Work to be completed: Whenever a line of the records below contains the word "Better", copy that line.

Exercise material:
▬▬▬

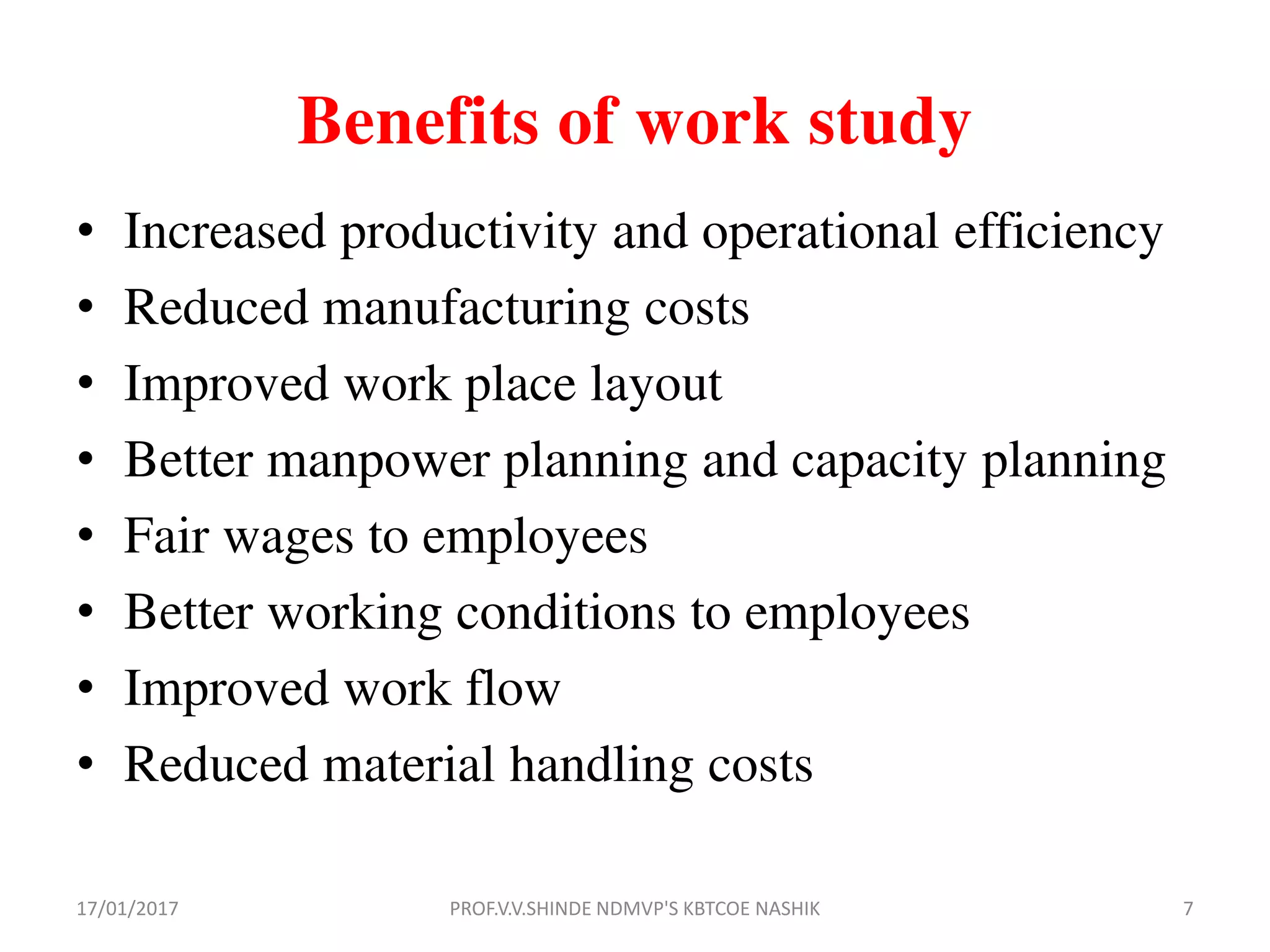 Benefits of work study

• Increased productivity and operational efficiency
• Reduced manufacturing costs
• Improved work place layout
• Better manpower planning and capacity planning
• Fair wages to employees
• Better working conditions to employees
• Improved work flow
• Reduced material handling costs

17/01/2017 PROF.V.V.SHINDE NDMVP'S KBTCOE NASHIK 7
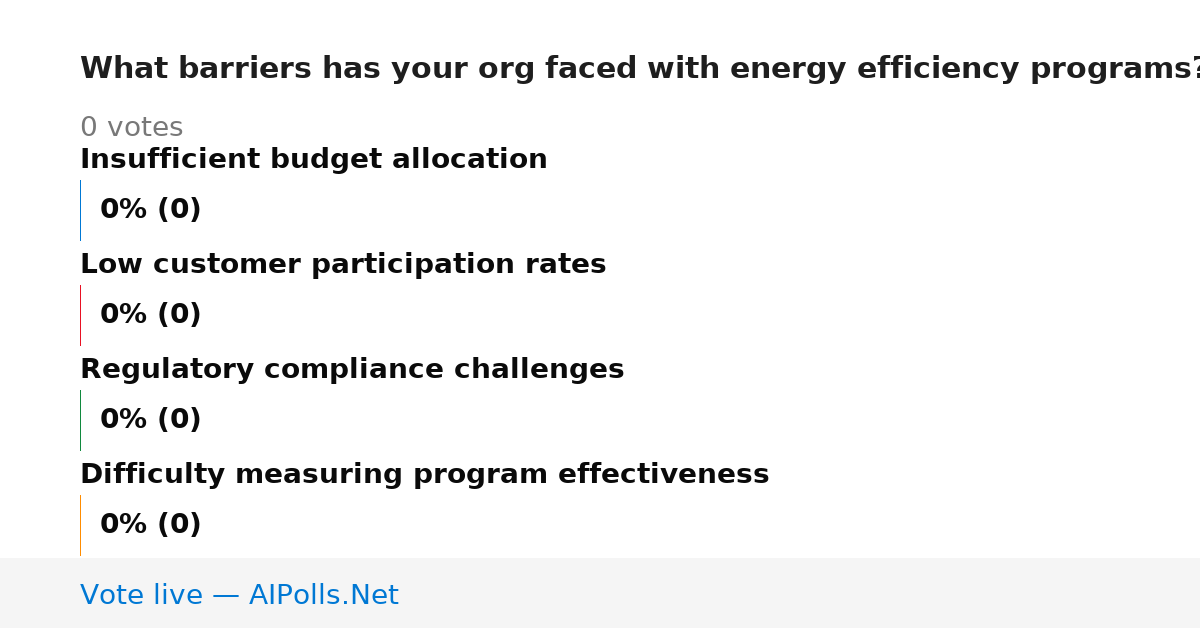 What barriers has your org faced with energy efficiency programs?

0 votes

Insufficient budget allocation

0% (0)

Low customer participation rates

0% (0)

Regulatory compliance challenges

0% (0)

Difficulty measuring program effectiveness

0% (0)

Vote live — AIPolls.Net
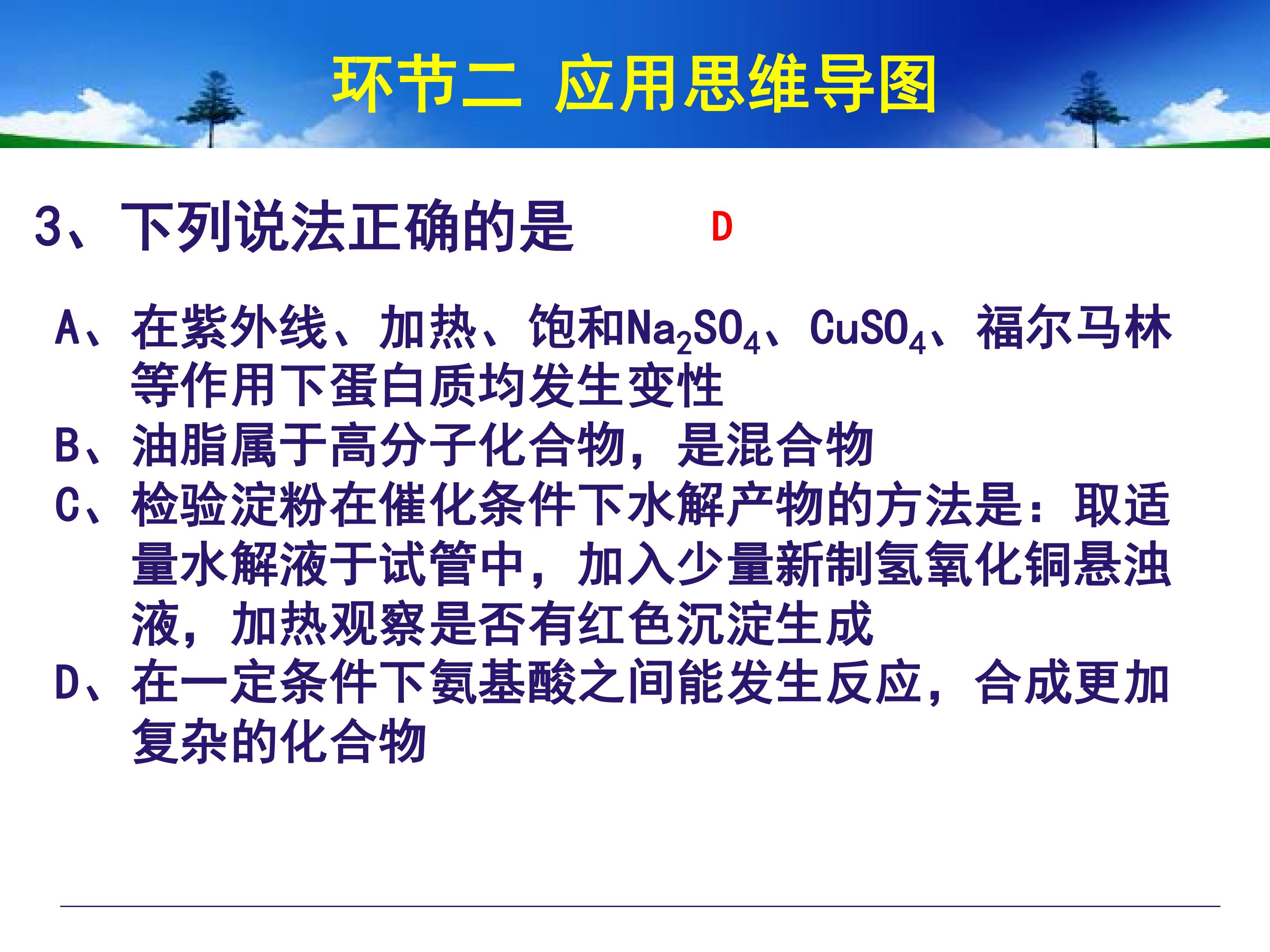 环节二 应用思维导图

3、下列说法正确的是 D

A、在紫外线、加热、饱和$Na_2SO_4$、$CuSO_4$、福尔马林等作用下蛋白质均发生变性
B、油脂属于高分子化合物，是混合物
C、检验淀粉在催化条件下水解产物的方法是：取适量水解液于试管中，加入少量新制氢氧化铜悬浊液，加热观察是否有红色沉淀生成
D、在一定条件下氨基酸之间能发生反应，合成更加复杂的化合物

▬▬▬

Result:
• Better manpower planning and capacity planning
• Better working conditions to employees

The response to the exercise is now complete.